Federparchi
Federazione Italiana Parchi e Riserve Naturali


PARCHI
Rivista del Coordinamento Nazionale dei Parchi e delle Riserve Naturali
NUMERO 22 - SETTEMBRE/DICEMBRE 1997


Le Aree Wildemess
Walter Giuliano *
 

Abbiamo visto nella prima puntata di questo viaggio alla scoperta dei sistemi di natura protetta gestiti dalle associazioni ambientaliste, le oasi della Federazione Nazionale Pro Natura. Dopo la più antica associazione ecologista italiana, ci troviamo ora davanti a una interessante proposta di tutela che giunge da una delle ultime nate del nostro arcipelago verde, l'Associazione Italiana Wilderness. Non si tratta in questo caso di aree di proprietà dell'associazione, che pure le ha proposte. A designarle sono di volta in volta vari organismi, pubblici o privati, sensibilizzati dai suggerimenti dell'associazione che intende creare un sistema di natura selvaggia anche nel nostro paese.
 

Il concetto di wilderness
Il concetto di wilderness si afferma in Italia a partire dalla fine degli anni settanta.
Più tardi viene fondata l'Associazione Italiana Wilderness, per iniziativa di alcuni studiosi, coordinati da Franco Zunino, guardiaparco del Parco nazionale Gran Paradiso e poi di quello d'Abruzzo, autore di alcune importanti ricerche sull'orso bruno appenninico.
L'associazione, affiliata alla "International Wilderness Leadership Foundation", ha contribuito a diffondere, anche nel nostro paese, una filosofia affermatasi negli Stati Uniti nel secolo scorso ed estesa poi a tutto il mondo. Ne furono propugnatori personaggi come Thoreau, Emerson, Turner, Muir, Leopold e Marshall che videro riconosciuta la loro visione del mondo nella "Wilderness Law" del 1964 che sancì la necessità di tutelare le grandi aree del continente americano ancora incontaminate.
"La natura selvaggia è sia una condizione geografica che uno stato d'animo.
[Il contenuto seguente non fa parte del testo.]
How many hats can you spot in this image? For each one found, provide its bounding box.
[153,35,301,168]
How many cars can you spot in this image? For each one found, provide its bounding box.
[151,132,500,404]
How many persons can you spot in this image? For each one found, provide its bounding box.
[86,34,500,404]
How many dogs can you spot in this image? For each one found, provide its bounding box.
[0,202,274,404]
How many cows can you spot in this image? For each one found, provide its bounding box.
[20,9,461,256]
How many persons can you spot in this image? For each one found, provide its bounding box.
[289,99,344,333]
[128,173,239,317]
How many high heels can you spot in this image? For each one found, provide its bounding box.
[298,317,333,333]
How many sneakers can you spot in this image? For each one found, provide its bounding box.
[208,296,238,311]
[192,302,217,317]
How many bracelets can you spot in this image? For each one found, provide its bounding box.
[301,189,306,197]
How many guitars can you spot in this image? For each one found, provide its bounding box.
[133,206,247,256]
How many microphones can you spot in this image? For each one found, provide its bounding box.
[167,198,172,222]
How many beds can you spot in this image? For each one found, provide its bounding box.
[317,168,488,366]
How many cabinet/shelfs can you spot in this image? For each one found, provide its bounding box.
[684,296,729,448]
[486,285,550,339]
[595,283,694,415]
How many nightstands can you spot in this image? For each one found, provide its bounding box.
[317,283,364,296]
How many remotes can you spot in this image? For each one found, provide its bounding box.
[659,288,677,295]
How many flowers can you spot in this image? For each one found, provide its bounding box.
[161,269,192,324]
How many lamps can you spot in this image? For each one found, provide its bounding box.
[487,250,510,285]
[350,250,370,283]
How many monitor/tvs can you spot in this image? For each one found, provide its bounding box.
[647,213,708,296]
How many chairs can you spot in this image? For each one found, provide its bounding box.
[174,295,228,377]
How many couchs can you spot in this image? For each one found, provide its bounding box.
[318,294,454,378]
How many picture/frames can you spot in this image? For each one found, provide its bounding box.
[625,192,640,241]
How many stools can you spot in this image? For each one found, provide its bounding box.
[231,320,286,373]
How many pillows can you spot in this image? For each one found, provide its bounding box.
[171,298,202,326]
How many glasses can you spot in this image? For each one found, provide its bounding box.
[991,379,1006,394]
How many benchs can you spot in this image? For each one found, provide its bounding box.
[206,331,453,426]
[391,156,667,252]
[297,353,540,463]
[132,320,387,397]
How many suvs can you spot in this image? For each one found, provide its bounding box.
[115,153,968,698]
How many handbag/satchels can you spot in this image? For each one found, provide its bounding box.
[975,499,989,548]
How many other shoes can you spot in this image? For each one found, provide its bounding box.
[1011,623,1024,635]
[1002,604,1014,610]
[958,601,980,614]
Fa parte dell'eterna ricerca delle verità che spinge l'uomo alla continua ricerca di se stesso e del suo creatore". Questa la definizione di wilderness data dal Servizio Forestale degli Stati Uniti.
Il concetto di wilderness attribuisce alla conservazione della natura un valore in sé, in quanto patrimonio spirituale per l'uomo, per ciò che esso esprime a livello interiore, in ogni individuo.
Esso si può, in definitiva, rappresentare nella tutela integrale del territorio che viene sottratto a qualsiasi tipo di intervento umano, fatto salvo quello per la ricreazione e il godimento spirituale, per il quale anzi è riservato. Anche in questo settore di fruizione tuttavia esistono rigidi controlli e limitazioni che garantiscono l'ambiente dal degrado e consentono di mantenere quella particolare situazione psichica che l'uomo cerca e di cui può godere nelle aree wilderness: la solitudine.
 

Le aree wilderness
Il "vincolo wilderness" proposto dall'AIW intende difendere i luoghi con i requisiti più vicini al concetto ispiratore ma che, inevitabilmente necessita nel vecchio continente di adattamenti dovuti alla millenaria presenza dell'uomo.
Le aree wilderness individuano comunque grandi spazi selvaggi, rimasti tali e che si vogliono salvaguardare proprio per questo aspetto particolare che prescinde dall'utilizzo delle risorse naturali rinnovabili che possono continuare ad esistere a patto che si usino metodi tradizionali di intervento, con prelievi equilibrati e razionali.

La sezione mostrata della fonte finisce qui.